IT in Healthcare – Electronic Medical Records (EMR) and Beyond

IT in Healthcare – Electronic Medical Records (EMR) and Beyond


This is a graduate level analysis written for a Masters of Business Administration (MBA) course at a top-tier US private graduate school. This paper, IT in Healthcare – Electronic Medical Records (EMR) and Beyond, represents my personal analysis combined with course knowledge and in-depth research. The report received top marks. This report could be used as a guide for research, a sample analysis for reference, or for direct reference with proper citation.

Stored data entries
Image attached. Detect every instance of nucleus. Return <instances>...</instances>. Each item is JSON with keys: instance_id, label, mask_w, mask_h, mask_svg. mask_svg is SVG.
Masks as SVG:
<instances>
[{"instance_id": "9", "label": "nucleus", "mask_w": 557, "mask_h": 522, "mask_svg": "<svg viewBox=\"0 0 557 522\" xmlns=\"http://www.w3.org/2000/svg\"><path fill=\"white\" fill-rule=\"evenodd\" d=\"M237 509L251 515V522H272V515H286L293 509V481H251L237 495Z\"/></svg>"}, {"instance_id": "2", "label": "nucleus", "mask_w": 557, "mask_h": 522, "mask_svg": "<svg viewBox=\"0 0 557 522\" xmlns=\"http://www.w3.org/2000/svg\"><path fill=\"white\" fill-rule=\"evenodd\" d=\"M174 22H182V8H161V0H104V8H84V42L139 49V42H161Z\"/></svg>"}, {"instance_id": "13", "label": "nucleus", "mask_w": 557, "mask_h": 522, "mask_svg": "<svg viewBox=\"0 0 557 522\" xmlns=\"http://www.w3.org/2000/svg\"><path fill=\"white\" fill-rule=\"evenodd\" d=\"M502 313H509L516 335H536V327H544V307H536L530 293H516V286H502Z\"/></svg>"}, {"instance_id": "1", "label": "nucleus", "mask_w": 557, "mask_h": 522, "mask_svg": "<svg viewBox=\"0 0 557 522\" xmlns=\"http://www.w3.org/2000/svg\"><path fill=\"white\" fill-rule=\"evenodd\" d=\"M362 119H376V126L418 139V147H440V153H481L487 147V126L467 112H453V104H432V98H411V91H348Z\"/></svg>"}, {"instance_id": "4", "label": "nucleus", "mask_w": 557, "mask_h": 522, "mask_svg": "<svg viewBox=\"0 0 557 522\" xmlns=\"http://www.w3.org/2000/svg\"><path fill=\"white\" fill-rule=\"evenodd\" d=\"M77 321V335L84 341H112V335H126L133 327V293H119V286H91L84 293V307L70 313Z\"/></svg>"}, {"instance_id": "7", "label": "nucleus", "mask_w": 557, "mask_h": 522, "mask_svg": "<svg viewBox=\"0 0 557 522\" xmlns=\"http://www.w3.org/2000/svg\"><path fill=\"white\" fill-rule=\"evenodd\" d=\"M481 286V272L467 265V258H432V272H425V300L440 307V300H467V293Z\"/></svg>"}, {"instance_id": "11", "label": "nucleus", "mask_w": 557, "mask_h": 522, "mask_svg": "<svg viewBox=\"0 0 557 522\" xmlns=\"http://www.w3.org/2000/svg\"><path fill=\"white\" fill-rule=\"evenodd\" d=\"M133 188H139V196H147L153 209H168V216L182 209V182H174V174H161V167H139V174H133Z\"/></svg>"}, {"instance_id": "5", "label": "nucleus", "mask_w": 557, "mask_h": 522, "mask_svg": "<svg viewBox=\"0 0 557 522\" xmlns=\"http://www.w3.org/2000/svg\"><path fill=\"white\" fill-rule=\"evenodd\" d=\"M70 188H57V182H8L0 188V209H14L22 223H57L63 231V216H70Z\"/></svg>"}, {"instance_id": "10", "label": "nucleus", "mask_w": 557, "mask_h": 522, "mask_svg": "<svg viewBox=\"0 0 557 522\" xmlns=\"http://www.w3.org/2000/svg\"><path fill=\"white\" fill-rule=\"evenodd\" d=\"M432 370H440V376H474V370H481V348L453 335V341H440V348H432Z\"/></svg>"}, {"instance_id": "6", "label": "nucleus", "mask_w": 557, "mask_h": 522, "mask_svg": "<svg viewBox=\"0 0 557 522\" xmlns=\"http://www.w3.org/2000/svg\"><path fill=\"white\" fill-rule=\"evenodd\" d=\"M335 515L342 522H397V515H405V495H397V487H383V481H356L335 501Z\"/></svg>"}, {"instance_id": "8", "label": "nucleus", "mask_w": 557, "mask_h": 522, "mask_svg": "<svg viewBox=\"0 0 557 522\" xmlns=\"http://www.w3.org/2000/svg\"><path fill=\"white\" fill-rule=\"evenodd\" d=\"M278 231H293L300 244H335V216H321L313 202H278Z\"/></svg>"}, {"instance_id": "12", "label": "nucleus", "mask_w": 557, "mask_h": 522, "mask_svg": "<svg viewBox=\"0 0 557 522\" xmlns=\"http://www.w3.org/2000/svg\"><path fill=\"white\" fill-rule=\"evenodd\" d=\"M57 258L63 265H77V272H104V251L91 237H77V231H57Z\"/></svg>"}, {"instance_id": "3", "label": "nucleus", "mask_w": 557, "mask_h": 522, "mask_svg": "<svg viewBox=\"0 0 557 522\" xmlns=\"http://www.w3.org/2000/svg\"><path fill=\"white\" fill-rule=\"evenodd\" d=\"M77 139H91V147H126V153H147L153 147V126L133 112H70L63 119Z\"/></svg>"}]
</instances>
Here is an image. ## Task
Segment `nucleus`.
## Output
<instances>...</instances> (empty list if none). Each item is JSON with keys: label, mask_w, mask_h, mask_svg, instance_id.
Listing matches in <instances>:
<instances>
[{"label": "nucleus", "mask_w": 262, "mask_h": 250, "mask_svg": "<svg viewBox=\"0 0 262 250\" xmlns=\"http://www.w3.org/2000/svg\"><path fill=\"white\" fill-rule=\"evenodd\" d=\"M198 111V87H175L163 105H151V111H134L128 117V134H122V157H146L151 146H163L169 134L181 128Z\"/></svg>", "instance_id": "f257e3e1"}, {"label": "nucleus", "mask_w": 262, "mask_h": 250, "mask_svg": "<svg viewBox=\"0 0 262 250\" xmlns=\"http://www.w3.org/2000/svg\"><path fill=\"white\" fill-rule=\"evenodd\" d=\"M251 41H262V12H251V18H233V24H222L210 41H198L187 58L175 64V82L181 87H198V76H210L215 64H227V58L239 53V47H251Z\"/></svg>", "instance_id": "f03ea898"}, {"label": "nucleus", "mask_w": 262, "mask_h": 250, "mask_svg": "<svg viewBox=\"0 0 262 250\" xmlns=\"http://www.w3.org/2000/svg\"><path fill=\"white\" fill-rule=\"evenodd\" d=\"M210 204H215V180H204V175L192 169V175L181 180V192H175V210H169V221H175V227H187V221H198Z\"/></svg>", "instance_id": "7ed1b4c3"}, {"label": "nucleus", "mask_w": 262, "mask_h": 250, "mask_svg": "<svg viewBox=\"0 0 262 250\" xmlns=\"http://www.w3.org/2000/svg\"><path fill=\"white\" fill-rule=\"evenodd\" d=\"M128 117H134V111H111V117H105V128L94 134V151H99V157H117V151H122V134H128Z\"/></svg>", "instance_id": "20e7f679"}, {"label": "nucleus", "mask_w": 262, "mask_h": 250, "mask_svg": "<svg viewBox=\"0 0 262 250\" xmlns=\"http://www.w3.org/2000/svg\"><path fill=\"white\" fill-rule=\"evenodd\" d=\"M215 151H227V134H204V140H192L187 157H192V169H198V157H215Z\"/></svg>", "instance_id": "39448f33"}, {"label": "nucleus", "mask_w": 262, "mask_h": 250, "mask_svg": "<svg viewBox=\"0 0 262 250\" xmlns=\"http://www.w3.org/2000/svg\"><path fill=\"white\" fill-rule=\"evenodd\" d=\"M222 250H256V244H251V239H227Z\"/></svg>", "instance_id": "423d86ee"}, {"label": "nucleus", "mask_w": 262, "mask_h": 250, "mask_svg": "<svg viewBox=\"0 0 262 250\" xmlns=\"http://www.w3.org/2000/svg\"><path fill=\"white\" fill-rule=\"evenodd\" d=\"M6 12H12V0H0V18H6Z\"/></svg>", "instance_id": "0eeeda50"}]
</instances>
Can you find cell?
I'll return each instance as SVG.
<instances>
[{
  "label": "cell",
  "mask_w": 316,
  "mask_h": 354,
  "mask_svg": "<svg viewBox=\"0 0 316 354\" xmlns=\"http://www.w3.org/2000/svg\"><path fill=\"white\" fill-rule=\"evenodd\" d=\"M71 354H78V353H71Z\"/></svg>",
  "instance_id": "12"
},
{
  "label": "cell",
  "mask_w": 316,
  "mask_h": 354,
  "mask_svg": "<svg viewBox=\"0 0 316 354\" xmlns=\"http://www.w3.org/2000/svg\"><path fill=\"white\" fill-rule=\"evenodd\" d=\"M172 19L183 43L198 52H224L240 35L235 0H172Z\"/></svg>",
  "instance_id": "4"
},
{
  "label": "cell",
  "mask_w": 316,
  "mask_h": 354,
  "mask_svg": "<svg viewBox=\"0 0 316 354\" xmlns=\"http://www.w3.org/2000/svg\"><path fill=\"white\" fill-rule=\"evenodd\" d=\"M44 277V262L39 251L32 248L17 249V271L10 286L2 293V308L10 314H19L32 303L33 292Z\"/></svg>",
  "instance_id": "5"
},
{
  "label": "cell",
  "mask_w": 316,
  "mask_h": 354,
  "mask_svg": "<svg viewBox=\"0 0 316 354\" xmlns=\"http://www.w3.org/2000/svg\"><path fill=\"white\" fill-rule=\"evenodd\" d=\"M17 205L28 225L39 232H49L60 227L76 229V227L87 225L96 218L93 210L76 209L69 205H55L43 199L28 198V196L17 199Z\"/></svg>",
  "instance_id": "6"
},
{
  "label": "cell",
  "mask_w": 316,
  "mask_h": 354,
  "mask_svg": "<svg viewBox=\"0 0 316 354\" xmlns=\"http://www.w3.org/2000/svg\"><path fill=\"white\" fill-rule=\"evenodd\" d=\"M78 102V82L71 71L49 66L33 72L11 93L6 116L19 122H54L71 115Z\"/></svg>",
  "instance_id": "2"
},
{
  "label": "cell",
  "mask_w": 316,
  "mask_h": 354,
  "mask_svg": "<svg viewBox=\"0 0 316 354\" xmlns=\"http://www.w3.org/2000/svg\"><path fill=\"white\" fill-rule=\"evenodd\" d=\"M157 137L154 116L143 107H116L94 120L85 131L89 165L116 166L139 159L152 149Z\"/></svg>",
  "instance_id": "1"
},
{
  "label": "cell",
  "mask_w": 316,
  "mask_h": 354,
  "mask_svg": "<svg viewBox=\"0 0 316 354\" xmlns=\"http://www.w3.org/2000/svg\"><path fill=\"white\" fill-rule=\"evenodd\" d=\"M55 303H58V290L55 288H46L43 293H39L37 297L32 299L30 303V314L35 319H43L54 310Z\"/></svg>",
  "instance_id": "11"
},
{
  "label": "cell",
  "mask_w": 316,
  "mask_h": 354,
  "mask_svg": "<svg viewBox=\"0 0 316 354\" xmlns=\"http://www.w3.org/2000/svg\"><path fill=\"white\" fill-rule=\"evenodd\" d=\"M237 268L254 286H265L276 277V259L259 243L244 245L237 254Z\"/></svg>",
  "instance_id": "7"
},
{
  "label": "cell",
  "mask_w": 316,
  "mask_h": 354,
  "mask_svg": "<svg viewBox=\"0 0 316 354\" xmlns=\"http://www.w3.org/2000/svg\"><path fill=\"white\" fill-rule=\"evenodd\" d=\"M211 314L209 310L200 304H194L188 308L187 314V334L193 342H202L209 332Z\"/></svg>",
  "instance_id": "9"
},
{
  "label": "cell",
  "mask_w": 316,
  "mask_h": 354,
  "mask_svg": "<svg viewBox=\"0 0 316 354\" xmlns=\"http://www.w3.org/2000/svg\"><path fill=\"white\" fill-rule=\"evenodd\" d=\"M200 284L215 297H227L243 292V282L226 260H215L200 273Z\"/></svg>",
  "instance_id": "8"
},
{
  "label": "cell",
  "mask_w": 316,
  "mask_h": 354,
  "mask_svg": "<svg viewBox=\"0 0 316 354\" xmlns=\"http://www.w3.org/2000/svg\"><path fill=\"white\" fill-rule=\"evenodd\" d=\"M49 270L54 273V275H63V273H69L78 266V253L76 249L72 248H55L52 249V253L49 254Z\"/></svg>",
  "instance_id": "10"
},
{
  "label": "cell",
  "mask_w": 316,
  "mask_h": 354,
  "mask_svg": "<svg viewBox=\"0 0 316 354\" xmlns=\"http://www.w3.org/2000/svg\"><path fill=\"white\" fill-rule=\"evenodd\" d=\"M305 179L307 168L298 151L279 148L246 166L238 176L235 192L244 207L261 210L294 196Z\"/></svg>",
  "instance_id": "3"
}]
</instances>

### Exercise requirements
1. Write out the text on IT in healthcare between "This is a graduate" and "with proper citation.", inclusive.
2. According to the text on IT in healthcare, what kind of course was the analysis written for?
3. Proceed with the text on IT in healthcare, picking up after its final sentence.
The material has no connection to the text on IT in healthcare.

### Answer set
1.
This is a graduate level analysis written for a Masters of Business Administration (MBA) course at a top-tier US private graduate school. This paper, IT in Healthcare – Electronic Medical Records (EMR) and Beyond, represents my personal analysis combined with course knowledge and in-depth research. The report received top marks. This report could be used as a guide for research, a sample analysis for reference, or for direct reference with proper citation.

2. It was written for a Masters of Business Administration (MBA) course at a top-tier US private graduate school.

3.
Word Count: 2050-2100

Sources Used: 14



As trends and technology continually evolve, the healthcare industry must also evolve in its methods of creating, storing and sharing information. The current healthcare system is stuck in an outdated, tedious realm of information sharing. Fear of new technology, lack of standardization, insufficient incentives, uncertain legalities and questionable cost drivers hinder progress. Regardless, a standardized HIT system is an inevitable necessity 1) to advance health care quality, 2) to better assist patients with acute and chronic conditions, 3) to diminish disparities in treatment, and 4) to reduce medical errors. (HIT in the United States: The Information Base for Progress, 1:2) The problem has gained attention at the highest levels of government, resulting in increased funding for IT development in the recent American Recovery and Reinvestment Act. The Act “includes more than $20 billion to aid in the development of a robust IT infrastructure for healthcare and to assist providers and other entities in adopting and using health IT.” (National Health IT Week, Press Release, 2009) Why such intense focus? A recent RAND study determined that “properly implemented and widely adopted, Health Information Technology (HIT) would save money and significantly improve healthcare quality.” (“Health Information Technology: Can HIT Lower Costs and Improve Quality?”)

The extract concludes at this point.